Отец Варнава остановил на нем внимательный взгляд, согласно наклонил голову. Кириллу показалось, что в густых усах и бороде его спряталась улыбка.
Сделав несколько шагов по сосновым торцам тропинки, Кирилл оглянулся. Брат Иов у задней калитки, заложив руки за голову и не щурясь, смотрел на заходящее солнце.
— Идем?
— Ты один идешь, княже.
— А ты?
— Мыслишь, сейчас мы вместе спустимся, доброго вечера пожелаем, а затем я в сторонку отойду да за кустом схоронюсь?
— Хе! Прав ты был, когда эти свои хитромудрые штуковины нахваливать не стал — я-то думал, что любой мастер неозброя запросто сможет и сам кустом притвориться!
Кирилл удовлетворенно гыгыкнул над своей незатейливой подковыркой и затопал вниз, поглядывая на заросли шиповника у переката. Сердце опять непривычно запрыгало у него в груди. При очередном повороте он остановился и задрал голову — под стенами обители уже опустело.

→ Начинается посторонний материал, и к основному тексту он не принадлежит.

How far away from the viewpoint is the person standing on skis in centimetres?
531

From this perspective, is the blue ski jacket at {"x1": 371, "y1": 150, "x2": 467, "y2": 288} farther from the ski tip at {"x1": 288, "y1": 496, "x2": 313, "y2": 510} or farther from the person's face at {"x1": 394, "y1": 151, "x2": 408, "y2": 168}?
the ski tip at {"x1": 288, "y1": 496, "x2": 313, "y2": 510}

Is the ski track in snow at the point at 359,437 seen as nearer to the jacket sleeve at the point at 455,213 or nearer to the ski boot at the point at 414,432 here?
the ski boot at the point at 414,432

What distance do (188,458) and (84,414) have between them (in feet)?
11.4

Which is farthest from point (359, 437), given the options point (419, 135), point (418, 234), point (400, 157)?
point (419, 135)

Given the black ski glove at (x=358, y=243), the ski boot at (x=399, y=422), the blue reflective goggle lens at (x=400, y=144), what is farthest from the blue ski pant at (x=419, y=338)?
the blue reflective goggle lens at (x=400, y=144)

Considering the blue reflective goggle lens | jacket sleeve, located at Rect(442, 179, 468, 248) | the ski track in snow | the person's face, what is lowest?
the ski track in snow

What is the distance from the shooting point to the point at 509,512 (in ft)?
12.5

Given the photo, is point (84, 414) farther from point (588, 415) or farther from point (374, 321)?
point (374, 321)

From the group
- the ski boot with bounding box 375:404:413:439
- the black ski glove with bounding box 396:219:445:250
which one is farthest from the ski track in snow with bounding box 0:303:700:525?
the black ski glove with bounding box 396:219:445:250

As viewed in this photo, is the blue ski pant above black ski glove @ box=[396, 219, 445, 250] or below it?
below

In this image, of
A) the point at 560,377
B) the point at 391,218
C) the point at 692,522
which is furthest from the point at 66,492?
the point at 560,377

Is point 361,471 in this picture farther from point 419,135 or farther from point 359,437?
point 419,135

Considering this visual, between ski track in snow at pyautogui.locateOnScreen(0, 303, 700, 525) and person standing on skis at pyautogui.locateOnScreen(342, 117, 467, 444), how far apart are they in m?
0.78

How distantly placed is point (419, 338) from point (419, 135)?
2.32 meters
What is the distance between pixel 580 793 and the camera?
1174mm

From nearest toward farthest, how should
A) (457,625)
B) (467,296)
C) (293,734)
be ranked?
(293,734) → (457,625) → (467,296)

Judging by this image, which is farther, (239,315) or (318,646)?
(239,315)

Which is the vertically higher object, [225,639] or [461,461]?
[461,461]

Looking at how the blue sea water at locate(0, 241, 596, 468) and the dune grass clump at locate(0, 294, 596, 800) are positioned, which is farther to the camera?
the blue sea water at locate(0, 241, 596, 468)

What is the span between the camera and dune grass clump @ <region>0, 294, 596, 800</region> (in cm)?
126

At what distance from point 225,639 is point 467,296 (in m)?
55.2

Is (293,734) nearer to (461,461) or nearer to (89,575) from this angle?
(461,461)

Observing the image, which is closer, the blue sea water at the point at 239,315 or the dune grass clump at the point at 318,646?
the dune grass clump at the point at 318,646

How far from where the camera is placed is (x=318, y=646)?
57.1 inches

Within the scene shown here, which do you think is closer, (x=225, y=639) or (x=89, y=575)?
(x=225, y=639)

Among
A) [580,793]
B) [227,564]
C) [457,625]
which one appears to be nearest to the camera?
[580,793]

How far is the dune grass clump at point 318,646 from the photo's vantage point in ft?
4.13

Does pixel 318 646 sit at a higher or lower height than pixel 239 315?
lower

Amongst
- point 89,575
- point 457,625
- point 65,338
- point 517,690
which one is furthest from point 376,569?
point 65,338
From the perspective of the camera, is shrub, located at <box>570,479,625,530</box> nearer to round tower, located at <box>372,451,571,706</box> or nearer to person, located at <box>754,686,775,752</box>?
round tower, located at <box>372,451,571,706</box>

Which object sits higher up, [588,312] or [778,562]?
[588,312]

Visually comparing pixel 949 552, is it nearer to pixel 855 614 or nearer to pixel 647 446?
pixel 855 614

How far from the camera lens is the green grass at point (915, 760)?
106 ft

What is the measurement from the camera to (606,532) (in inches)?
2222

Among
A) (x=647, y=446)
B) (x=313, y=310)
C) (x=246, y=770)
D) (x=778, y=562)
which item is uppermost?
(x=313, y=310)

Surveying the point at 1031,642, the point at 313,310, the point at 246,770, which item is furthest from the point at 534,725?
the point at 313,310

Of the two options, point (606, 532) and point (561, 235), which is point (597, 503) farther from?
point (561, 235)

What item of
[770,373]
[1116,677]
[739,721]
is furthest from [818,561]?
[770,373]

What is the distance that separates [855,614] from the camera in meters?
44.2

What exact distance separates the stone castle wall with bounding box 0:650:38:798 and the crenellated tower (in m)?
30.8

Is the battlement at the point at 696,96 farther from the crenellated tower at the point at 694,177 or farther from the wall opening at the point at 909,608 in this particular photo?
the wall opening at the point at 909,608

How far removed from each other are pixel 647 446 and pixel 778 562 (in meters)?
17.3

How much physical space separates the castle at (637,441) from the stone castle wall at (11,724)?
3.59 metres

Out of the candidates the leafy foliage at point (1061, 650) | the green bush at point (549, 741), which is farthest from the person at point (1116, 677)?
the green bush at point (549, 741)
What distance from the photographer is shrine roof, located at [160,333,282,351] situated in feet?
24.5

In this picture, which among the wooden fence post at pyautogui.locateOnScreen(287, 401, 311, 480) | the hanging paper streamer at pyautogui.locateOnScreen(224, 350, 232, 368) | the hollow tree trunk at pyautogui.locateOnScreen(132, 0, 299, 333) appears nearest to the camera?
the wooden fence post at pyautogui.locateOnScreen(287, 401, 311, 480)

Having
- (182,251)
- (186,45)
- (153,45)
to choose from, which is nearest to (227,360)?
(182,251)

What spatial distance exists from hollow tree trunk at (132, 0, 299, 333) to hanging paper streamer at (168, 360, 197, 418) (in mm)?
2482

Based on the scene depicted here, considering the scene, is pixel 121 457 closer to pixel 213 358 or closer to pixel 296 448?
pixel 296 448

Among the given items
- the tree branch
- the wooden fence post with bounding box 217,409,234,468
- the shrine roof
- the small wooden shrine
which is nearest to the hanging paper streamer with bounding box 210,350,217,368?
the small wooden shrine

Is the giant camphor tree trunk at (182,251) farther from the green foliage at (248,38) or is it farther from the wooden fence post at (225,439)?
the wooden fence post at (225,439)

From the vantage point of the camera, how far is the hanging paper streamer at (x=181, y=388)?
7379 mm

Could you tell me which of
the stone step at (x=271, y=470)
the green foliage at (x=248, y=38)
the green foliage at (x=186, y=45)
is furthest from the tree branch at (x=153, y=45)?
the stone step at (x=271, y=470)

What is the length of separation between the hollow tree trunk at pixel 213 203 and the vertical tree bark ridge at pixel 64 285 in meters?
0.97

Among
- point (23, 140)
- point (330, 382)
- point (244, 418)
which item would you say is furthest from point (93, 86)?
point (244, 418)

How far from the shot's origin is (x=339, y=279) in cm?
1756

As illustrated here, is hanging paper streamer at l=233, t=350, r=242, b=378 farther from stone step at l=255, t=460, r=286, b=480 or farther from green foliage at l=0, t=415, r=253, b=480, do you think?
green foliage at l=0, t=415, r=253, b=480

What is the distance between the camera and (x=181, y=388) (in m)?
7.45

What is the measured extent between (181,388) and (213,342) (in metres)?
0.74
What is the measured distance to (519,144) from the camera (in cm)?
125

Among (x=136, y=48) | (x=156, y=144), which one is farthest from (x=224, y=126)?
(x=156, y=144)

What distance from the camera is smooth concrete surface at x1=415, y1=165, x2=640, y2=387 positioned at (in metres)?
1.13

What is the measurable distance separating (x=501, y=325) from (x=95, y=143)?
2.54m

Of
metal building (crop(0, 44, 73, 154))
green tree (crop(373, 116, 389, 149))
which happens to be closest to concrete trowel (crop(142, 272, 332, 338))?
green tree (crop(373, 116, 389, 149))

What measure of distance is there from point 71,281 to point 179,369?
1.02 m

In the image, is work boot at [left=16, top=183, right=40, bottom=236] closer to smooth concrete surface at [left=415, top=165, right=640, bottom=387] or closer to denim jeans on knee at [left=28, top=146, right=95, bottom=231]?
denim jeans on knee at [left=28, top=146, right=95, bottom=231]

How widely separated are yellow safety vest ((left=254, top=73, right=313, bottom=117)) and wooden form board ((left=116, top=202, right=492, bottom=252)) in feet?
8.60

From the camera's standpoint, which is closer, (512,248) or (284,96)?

На лугу у реки лежал прогретый за день предзакатный покой, даже самый слабый ветерок остался наверху. Пахло мятой, камышом и близким вечером.
— Видана, я уже здесь! — крикнул он наугад.
Из-под ног брызнули, запрыгали к воде потревоженные лягушки. Ни в назначенном месте, ни вокруг никого не было. Кирилл не успел даже толком растеряться, быстро смекнув, что для начала следовало бы повнимательнее приглядеться к знакомому кусту шиповника. Особенно к вон той его стороне, которая…
«Ну да, так и есть!»
С облегчением ухмыльнувшись, сказал громко:
— А давай сегодня я стану ягодами кидаться, а ты — в воду падать!
— А хочешь?
Вредная девчонка выскочила из-за куста и бросилась к реке.
— Вот дуреха-то какая! Я ведь только…
Кирилл рванулся вдогонку, почти у самого краешка берега успев ухватить ее поперек груди и остановить. Мягкое под пальцами ударило огнем, он отдернул руки в непривычном смятении:
— Прости, пожалуйста! Господи, да что же это такое…
Видана оттолкнула его, старательно занялась не столь уж необходимым приведением сарафана в надлежащий порядок. Голубой глаз вызывающе прищурился:
— Что? Неужто не знаешь? Ну вот нипочем не поверю!
— Да знаю я, знаю, это… Ох… Нечаянно как-то вышло.
— Это не «ох». Они вовсе по-иному зовутся.
Кирилл почувствовал, что багровеет.
— Видана! — взмолился он. — И говорю не то, и делаю всё не то — понять не могу, почему так происходит. Совсем иною я себе эту нашу встречу мыслил.